> _YOUR TASK_
No pictures should appear in the copy. Reproduce exactly the lines from the one containing "Close-up of Christmas" through the end of the material below.

> _COLLECTED DATA_
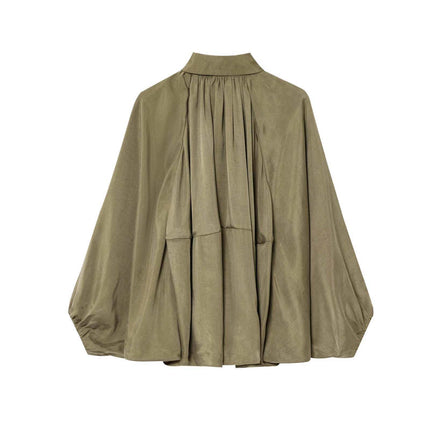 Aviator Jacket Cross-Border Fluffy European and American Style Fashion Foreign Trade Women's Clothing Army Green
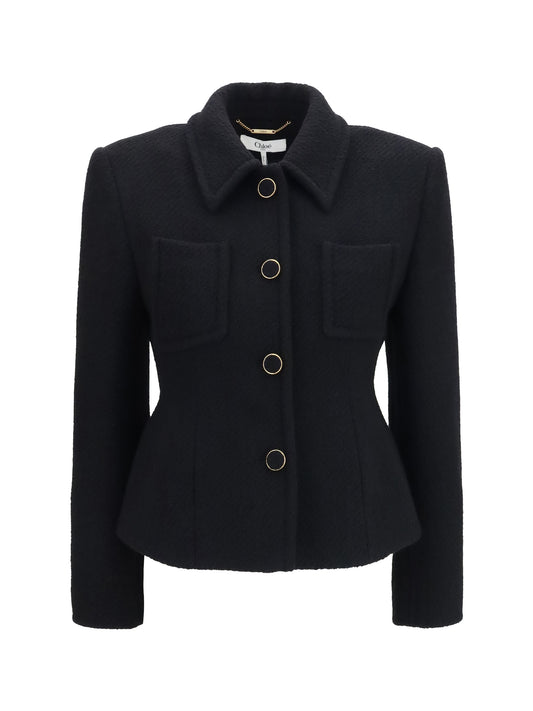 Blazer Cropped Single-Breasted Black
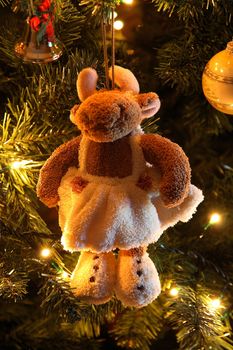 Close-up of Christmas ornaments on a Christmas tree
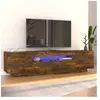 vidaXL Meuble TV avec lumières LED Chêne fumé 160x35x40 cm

> _ANSWER TO THIS EXERCISE_
 Close-up of Christmas ornaments on a Christmas tree
 vidaXL Meuble TV avec lumières LED Chêne fumé 160x35x40 cm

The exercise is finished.